Deliveroo has grown dramatically the last years, both in terms of business and IT, and is facing a lot of technical challenges with its large monolithic application. The solution is to go distributed, but without microservices, Greg Beech noted in his presentation at the recent QCon London conference, describing their move from a monolith into a distributed system.
Beech is lead engineer at Deliveroo which was founded in 2013. They started with a typical Ruby on Rails monolith using PostgreSQL and Redis for data storage and handled the growth in business by using larger and larger databases. One year ago, they were running about 20 servers on Heroku. Currently, they are running a few hundred servers which is the largest application ever deployed on Heroku, at peek using 1800 cores and 3 TB of memory. They have grown from 10 engineers in 2015, to about 100 in 2017, working on a main codebase of 600,000 significant lines of code.

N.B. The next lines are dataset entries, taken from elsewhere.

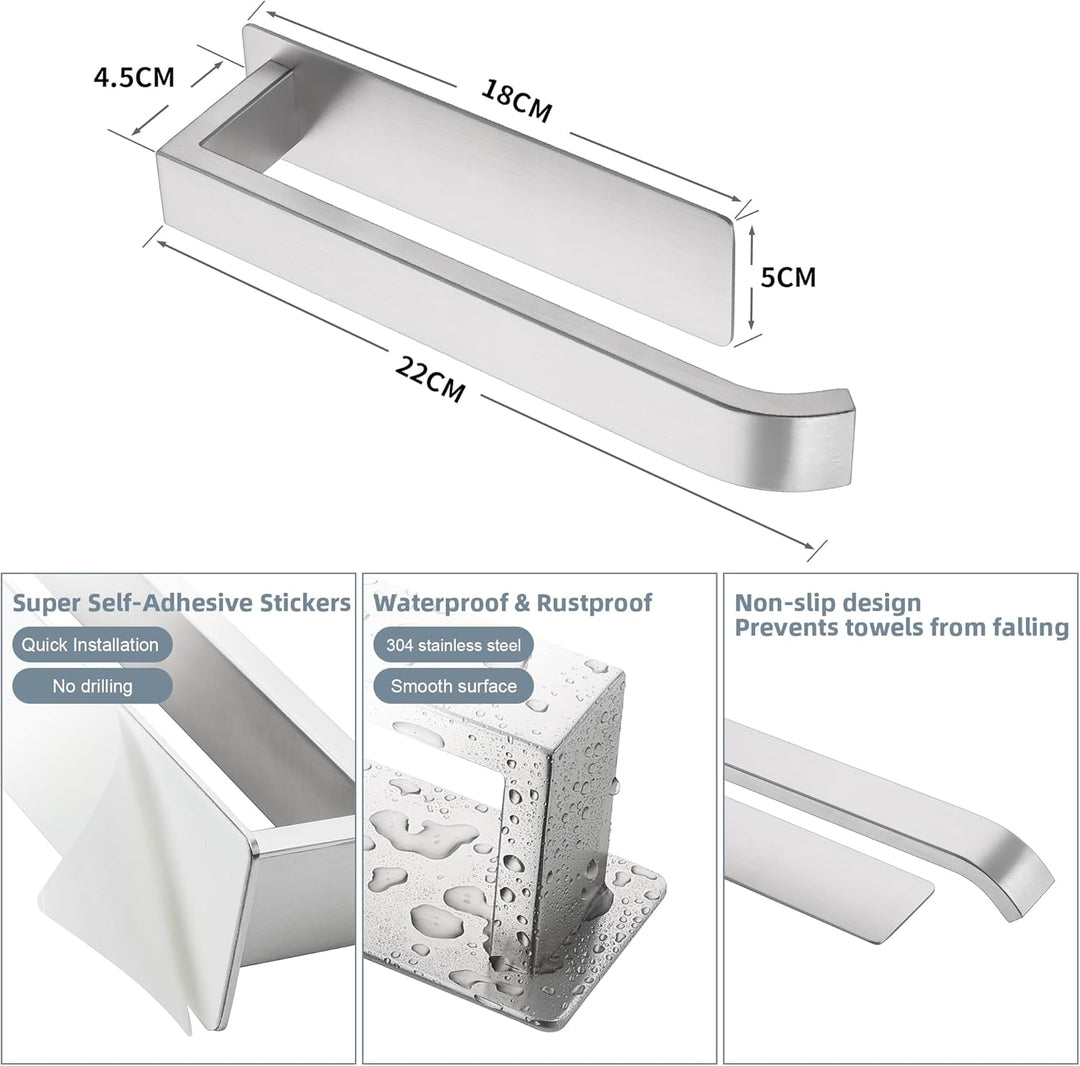 4.5CM

18CM

5CM

22CM

Super Self-Adhesive Stickers

Quick Installation

No drilling

Waterproof & Rustproof

304 stainless steel

Smooth surface

Non-slip design
Prevents towels from falling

Using a monolith has been deliberate and has enabled them to quickly add features to adapt to markets needs, however now they are starting to face problems. With the current size of the monolith, they are suffering from degrading performance and increasing build times, going from seven minutes two years ago, up to over two hours today, which in turn has led to reduced development velocity. A large monolith also causes decreasing reliability, since a single problem can bring everything down.
The solution for them is to go distributed, and they are doing this by a split of the monolith into three classes of Twelve-Factor applications; Domain services, Edge services and Client apps for the UI, all supported by an event bus.
A Domain service:
- Owns a significant part of the domain. These services own a significant part of the domain that make sense cohesively, which is why Beech doesn’t like to call them microservices.
- Exposes internal real REST APIs, with hypermedia.
- Send and receive from an event bus.
- Can use other domain service APIs.
An Edge service:
- Does not own any part of the domain.
- Exposes aggregated APIs to the outside world.
- Receives from an event bus.
- Can use other edge and domain service APIs.
There are no shared data stores; each application has its own data store which no other application can access, without exceptions. Instead, all data is exposed as REST APIs, and Beech notes that this is actual REST, with hypermedia. One example is collections which they return as a set of links to the entities, instead of as embedded objects. He also notes that RPC is not allowed.
Domain services sends events through the event bus when entities are created, updated or deleted, a technique they call Representational State Notification (RESN). An event never contains a payload, only a link to the entity the event relates to. One reason for this is to avoid the bus becoming a critical source for data loss. An exception however is that non-critical immutable value objects may be sent in the messages.
Beech notes that although they have quite strong guidelines for how to build services, how to layer them and how they communicate, you can start simple and evolve into a more complex architecture as you need to. The reason for this is to enable teams to work like start-ups with their own problems and goals, to allow them to evolve their architecture as needed, and to succeed even with limited distributed architecture experience.